Die edelsten Ritter sind auf der Suche nach dem Gral, von dem sie doch wissen, daß nur der Erwählte und der Berufene hingelangt; vor allem ist es Parzival, der Held Wolframs von Eschenbach und vor ihm Chrétiens von Troyes; aber auch Gawein, Lancelot und schließlich vor allem Galaad treten an seine Stelle. Manche kommen zum Gral, doch nur wenige sind auserwählt; die andern versagen vorübergehend oder scheitern ganz wegen ihrer Sündhaftigkeit; oder sie gelangen —wie Gawein bei Chrétien und Wolfram — zu anderen Wunderschlössern, die sich wie verwirrende Parodien des Gralsschlosses ausnehmen. Diese Ritter sind aber gewöhnlich nicht nur Gralssucher: sie stehen auch im Dienst einer geliebten hohen Dame; für den Minneritter können Gral und Geliebte fast vertauschbare Begriffe werden; aber sie können auch wieder in Konflikt geraten: irdische Minne kann den Weg zum Gral verhindern.
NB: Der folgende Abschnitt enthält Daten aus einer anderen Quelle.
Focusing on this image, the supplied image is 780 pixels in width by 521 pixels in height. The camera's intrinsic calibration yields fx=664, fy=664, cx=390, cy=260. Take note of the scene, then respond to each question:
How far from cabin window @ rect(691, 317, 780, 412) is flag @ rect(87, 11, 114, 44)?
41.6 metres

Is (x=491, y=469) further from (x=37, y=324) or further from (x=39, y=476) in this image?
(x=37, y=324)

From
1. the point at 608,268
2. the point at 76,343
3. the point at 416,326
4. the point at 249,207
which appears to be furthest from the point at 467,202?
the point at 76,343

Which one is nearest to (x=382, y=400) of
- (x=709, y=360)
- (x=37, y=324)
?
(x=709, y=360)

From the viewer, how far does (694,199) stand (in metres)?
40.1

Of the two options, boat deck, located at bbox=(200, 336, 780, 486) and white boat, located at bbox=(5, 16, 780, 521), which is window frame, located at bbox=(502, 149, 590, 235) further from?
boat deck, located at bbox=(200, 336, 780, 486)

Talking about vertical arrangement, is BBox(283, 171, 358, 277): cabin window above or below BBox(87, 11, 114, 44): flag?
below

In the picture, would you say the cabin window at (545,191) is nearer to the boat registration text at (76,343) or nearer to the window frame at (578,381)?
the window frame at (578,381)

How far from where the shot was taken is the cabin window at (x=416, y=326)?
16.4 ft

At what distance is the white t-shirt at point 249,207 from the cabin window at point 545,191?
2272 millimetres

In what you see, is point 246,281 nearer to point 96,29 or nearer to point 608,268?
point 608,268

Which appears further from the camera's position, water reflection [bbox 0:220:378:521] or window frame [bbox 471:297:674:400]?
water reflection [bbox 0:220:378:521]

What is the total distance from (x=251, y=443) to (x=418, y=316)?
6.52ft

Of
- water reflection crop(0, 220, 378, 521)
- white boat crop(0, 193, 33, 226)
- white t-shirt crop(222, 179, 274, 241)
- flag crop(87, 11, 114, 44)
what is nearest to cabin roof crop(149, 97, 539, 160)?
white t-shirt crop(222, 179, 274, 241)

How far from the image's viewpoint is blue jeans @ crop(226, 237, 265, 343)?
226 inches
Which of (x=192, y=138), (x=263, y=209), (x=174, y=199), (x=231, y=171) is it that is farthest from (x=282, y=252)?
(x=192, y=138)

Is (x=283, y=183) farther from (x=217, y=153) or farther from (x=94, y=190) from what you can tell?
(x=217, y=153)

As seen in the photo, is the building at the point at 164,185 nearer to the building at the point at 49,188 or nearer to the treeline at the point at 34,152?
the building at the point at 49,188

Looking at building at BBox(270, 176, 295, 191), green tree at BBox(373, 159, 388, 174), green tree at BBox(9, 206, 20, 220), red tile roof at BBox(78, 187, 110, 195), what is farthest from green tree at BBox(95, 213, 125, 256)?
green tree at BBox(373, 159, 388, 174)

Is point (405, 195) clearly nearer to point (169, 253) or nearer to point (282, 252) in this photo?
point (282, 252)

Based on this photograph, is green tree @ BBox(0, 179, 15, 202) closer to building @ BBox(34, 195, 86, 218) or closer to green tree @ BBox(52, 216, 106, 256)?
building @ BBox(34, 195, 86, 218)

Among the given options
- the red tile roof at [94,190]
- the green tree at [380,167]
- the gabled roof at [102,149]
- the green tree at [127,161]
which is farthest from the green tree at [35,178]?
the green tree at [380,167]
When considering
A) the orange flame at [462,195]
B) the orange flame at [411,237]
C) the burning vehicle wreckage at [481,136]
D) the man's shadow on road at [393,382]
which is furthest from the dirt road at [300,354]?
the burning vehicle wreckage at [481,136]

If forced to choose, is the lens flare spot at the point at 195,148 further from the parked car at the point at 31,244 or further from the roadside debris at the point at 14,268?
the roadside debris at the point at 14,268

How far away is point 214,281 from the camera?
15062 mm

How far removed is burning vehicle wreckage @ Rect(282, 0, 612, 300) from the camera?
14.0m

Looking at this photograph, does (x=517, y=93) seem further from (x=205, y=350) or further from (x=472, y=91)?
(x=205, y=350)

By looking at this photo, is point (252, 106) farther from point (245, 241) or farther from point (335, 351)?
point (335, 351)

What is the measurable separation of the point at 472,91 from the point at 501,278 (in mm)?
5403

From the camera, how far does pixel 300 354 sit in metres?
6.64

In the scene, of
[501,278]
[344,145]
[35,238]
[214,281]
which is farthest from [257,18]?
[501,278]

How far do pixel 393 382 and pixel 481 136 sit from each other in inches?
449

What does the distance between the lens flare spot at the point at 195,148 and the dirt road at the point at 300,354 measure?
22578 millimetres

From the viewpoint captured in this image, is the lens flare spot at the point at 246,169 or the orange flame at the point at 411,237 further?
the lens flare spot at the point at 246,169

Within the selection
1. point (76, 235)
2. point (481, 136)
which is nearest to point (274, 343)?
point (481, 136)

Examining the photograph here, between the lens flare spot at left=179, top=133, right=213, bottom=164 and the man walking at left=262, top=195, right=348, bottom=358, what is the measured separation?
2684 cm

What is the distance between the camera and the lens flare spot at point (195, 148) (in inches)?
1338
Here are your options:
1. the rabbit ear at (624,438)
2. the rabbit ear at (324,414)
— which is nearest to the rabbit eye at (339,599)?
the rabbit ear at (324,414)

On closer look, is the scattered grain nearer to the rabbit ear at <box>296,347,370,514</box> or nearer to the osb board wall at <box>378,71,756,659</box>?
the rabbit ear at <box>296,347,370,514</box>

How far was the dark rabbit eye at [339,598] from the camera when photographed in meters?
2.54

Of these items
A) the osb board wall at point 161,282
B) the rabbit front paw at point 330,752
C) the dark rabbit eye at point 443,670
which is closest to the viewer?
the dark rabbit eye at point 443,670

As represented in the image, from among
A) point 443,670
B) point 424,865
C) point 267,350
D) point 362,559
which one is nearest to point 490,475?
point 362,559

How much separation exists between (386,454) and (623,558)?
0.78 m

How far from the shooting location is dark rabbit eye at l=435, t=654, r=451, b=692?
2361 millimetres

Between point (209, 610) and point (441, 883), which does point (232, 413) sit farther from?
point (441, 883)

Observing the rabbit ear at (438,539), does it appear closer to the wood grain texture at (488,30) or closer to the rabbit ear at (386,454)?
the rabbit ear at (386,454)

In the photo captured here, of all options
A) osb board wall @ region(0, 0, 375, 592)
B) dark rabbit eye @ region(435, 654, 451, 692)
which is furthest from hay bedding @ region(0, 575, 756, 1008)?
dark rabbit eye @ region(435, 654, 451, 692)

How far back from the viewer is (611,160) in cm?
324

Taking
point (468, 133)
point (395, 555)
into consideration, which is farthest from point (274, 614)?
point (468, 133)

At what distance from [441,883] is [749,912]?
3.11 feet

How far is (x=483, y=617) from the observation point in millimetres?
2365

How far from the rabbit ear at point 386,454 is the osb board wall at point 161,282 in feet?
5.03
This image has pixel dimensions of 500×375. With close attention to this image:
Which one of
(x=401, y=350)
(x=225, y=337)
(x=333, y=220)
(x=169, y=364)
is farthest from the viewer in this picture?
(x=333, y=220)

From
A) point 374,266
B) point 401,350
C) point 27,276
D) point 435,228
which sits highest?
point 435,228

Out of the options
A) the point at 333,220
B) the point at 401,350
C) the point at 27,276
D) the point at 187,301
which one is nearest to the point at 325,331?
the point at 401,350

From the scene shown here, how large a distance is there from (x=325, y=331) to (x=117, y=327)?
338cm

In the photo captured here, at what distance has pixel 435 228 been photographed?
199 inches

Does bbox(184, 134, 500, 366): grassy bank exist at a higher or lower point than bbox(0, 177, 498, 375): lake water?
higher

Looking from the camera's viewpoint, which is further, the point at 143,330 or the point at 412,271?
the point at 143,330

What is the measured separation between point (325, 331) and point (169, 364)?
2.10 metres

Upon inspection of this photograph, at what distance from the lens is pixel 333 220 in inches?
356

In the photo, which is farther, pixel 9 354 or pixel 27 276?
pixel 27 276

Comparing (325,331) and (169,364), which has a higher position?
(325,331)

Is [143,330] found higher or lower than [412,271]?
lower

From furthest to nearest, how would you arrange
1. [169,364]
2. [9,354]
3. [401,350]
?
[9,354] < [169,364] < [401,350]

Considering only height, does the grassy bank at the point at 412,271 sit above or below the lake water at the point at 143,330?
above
Im Grunde ist jeder der ungezählten irrenden Ritter der höfischen Romane des Mittelalters ein Sucher und Gralssucher, ja man könnte sagen, der Gral sei nur der Vorwand des Suchens selber. Die Suche, die Queste, das abenteuerliche Unterwegssein ist der eigentliche Habitus des ritterlichen Menschen, wie er sich im höfischen Abenteuerroman darzustellen sucht; und damit ist diese romanhafte Suche und die neue Form dieser Erzählung nur die literarische Entsprechung eines allgemeinen Aufbruchs, der sich in der Renaissance des 12. Jahrhunderts in der Wissenschaft, in Scholastik und Mystik, im wirtschaftlichen Leben und im Lebensgefühl überhaupt ereignet hat.

ine wil deheiner freude jehn,
ine müez alrerst den gral gesehn,
diu wile si kurz oder lanc.
mih jaget des endes min gedanc,
davon gescheide ich niemer
mines lebens iemer.

So umschreibt Wolfram von Eschenbach die Gesinnung seines

Helden Parzival, der für unser Bewußtsein der stellvertretende Gralssucher geblieben ist: der Witwensohn, der im Walde aufwächst, in glückhafter und schuldhafter Torheit zum Artushof gelangt, am Gral versagt, sich gegen Gott erhebt und dann, nach Einkehr und Buße, die Vollendung doch erreicht in der unlöslichen Verkettung von unverzagtem Streben und Gnade, von Zweifel und Treue.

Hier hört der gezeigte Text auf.